* Selected excerpt *
- - - -

Eve Janie, I've since read Mary Sheedy Kurcinka's books. They're all excellent and can be applied to children of all temperments. Her books on so-called 'spirited' children go into depth on sensitive kids. Indispensable.

Hope this helps.

message 3: by Alicia (new)

Alicia Moran Thank you for posting this review! I was afraid this would be the case with this book. I already know my daughter is highly sensitive and I already know that it makes her special, blah blah blah. I need realistic strategy, not patronizing. I'm a hyper sensitive adult, and the two of us together seems to be increasingly explosive. It's been 2 years since you posted this, just wondering if you've come across anything besides the above mentioned Mary Sheedy Kurcinka's books that have helped.

message 4: by Eve (new) - rated it 2 stars

Eve Alicia, I'm so glad you wrote—we're running into a bit of that ourselves! (My daughter will be 7 in December.) Your post reminded me that I need to pull out 'Between Parent and Child' by Haim Ginott. It has some strategies to help both of you calm down and defuse explosive situations. It was written in the late '60s and so can be a bit dated in parts, but I wish my parents had read it too. Good luck, and keep me posted!

message 5: by Alicia (new)

Alicia Moran Thanks! My daughter will be 7 in January :) We homeschool, which means we are ALWAYS together, but learning also seems to be one of her highest triggers. So...interesting times for sure.

I just ordered "Raising Your Spirited Child". Can't wait to read it. I"ll look into Ginott's as well.

- - - -

Saved entries

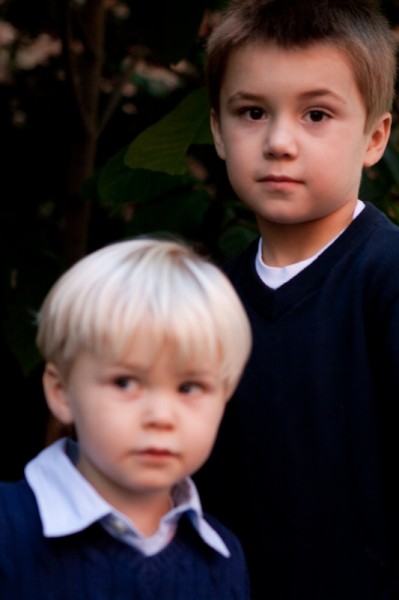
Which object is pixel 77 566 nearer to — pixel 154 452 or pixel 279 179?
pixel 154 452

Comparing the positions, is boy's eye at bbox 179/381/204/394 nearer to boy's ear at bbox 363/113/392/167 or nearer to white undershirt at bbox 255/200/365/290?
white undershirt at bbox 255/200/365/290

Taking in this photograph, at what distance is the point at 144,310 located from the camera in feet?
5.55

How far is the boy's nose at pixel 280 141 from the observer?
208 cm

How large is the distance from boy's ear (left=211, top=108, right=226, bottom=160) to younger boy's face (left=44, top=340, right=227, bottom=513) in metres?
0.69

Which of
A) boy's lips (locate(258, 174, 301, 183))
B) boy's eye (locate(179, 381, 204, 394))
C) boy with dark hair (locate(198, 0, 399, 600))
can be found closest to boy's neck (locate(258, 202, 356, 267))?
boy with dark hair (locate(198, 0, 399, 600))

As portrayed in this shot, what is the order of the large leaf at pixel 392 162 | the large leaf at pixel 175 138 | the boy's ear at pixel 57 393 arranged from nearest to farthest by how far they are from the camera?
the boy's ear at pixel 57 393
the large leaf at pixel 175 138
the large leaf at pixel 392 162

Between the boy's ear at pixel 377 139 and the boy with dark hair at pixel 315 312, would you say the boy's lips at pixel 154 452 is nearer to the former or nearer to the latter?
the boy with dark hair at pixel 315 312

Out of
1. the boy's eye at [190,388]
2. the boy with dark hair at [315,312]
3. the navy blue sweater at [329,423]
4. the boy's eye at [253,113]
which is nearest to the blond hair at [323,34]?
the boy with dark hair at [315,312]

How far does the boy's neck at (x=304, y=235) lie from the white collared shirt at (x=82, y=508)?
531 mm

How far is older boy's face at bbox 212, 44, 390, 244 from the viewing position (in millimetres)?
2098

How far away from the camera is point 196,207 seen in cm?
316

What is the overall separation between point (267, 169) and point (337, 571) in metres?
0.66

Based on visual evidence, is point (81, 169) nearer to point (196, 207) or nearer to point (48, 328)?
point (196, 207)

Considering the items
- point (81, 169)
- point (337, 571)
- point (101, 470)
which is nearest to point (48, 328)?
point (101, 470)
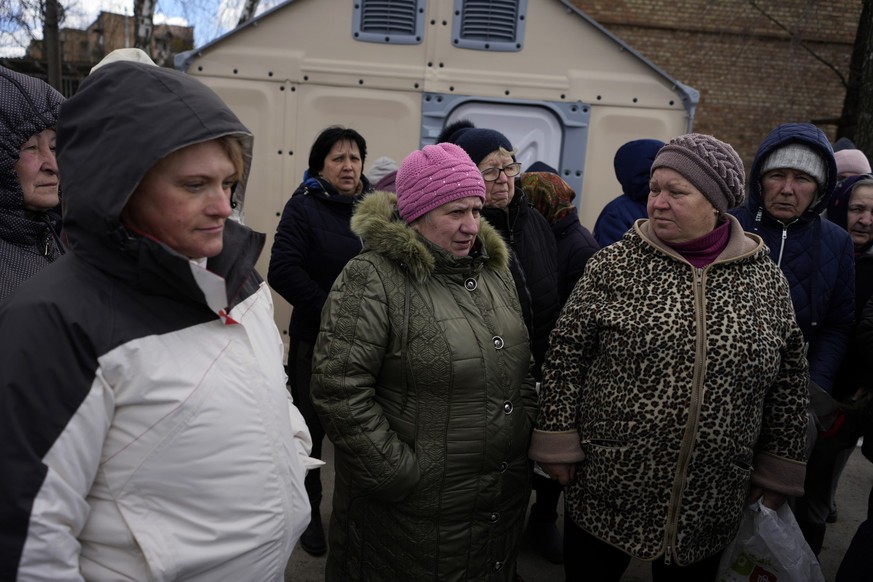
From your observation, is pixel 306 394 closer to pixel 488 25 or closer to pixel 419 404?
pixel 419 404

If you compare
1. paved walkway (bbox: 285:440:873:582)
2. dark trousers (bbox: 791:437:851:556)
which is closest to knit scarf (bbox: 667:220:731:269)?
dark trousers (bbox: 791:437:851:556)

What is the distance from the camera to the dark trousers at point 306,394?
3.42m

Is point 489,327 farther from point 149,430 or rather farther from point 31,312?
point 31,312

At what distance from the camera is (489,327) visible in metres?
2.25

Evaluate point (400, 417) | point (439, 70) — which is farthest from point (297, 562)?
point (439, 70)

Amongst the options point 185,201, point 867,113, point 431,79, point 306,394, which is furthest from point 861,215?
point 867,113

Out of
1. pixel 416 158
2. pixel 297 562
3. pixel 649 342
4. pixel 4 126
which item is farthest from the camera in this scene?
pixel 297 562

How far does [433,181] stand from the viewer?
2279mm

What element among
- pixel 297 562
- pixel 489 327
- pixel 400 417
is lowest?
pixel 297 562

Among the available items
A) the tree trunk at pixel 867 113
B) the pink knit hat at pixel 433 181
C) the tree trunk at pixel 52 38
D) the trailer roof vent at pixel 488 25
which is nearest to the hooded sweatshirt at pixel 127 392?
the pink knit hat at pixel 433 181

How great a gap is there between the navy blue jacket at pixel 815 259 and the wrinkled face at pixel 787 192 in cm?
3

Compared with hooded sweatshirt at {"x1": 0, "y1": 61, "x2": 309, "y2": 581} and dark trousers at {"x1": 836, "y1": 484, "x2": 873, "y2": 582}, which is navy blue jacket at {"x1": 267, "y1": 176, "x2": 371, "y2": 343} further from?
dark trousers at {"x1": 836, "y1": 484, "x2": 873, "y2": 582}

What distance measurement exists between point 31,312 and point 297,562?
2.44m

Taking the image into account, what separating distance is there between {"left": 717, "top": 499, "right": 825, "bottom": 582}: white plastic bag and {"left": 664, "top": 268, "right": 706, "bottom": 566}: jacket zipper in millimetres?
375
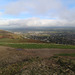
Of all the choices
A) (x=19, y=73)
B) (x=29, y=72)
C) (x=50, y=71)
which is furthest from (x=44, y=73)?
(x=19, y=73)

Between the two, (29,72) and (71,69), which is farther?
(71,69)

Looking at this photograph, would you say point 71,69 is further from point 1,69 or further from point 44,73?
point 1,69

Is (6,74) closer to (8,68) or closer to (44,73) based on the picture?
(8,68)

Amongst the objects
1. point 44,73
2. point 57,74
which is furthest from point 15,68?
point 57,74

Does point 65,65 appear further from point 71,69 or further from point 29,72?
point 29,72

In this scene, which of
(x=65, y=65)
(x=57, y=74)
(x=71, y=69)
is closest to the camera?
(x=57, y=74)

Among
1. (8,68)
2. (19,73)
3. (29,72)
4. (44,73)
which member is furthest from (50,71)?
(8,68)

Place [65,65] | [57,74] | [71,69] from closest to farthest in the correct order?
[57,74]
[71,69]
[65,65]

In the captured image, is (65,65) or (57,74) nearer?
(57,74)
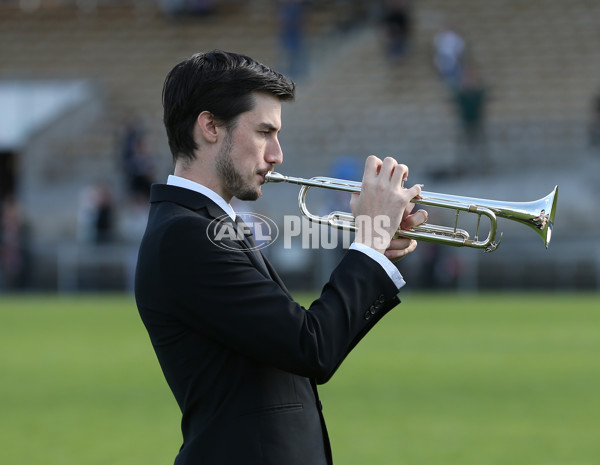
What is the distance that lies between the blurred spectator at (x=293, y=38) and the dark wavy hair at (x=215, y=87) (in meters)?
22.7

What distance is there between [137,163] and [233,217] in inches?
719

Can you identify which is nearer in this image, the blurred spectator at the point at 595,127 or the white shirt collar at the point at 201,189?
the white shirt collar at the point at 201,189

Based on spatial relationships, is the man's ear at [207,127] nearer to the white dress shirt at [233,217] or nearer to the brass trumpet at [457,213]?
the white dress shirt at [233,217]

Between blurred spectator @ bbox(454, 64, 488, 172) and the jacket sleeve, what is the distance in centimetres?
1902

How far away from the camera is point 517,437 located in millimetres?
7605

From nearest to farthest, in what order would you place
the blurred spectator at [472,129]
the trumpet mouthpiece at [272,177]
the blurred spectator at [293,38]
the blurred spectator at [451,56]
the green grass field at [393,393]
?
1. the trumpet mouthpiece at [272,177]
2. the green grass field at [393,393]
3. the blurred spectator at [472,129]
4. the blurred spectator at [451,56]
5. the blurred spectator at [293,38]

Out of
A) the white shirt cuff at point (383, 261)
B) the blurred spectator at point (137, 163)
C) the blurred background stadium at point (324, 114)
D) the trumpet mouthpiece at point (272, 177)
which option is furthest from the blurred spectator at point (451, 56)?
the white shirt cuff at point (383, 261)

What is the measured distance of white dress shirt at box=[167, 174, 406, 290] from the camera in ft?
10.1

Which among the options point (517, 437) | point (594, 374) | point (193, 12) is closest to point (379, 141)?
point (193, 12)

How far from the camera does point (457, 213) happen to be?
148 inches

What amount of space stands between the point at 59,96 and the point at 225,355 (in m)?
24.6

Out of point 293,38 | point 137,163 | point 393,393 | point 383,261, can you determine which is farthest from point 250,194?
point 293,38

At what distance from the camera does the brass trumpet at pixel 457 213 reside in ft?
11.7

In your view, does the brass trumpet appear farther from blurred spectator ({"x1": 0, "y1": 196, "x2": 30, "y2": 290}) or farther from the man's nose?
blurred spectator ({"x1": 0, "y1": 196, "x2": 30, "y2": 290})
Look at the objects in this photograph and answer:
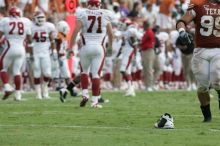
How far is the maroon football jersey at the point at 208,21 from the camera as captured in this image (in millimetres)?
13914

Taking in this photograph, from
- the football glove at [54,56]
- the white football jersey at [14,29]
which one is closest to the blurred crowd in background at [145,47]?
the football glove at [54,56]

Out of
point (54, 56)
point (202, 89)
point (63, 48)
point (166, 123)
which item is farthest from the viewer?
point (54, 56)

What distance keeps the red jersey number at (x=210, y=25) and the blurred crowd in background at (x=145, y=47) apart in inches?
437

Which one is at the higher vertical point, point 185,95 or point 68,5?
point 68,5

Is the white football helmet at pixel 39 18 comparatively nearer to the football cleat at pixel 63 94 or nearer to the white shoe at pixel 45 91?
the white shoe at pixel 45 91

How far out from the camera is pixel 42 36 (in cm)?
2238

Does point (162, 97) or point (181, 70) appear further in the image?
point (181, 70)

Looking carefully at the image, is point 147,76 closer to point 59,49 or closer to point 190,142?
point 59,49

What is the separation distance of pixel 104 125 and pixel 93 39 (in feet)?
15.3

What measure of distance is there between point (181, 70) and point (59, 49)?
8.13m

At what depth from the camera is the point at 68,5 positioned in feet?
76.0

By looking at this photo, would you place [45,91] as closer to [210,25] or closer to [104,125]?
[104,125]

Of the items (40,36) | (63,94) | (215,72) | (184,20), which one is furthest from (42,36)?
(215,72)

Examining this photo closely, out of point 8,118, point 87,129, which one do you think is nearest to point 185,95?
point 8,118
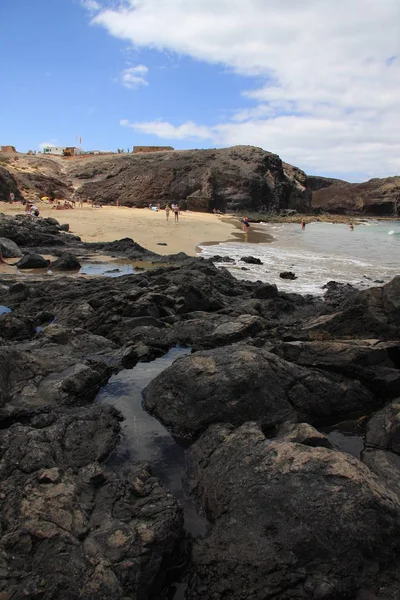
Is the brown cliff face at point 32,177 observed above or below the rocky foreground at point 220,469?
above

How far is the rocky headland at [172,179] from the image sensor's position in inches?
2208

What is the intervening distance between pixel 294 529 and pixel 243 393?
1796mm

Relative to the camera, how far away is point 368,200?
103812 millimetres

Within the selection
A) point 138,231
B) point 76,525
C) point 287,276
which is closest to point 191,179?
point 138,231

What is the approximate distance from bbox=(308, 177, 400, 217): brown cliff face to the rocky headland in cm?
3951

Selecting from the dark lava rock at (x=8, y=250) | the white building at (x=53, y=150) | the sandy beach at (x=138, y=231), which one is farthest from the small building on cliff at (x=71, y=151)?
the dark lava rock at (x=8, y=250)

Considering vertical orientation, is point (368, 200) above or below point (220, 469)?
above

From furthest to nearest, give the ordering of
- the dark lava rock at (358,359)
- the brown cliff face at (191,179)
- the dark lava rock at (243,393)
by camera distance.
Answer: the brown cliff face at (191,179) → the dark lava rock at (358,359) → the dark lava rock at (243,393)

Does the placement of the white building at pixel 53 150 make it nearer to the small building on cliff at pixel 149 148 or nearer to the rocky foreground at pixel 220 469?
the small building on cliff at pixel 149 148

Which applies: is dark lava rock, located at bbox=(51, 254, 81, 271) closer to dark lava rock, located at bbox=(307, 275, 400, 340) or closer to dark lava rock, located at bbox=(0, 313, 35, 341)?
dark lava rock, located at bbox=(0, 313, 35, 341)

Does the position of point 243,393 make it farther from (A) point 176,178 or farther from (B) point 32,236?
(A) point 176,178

- - - -

* What you are asked to do *
In the message thread above, print the part that opens with the words containing "Eve Janie, I've" and closes with "3: by Alicia (new)".

* Exercise response *
Eve Janie, I've since read Mary Sheedy Kurcinka's books. They're all excellent and can be applied to children of all temperments. Her books on so-called 'spirited' children go into depth on sensitive kids. Indispensable.

Hope this helps.

message 3: by Alicia (new)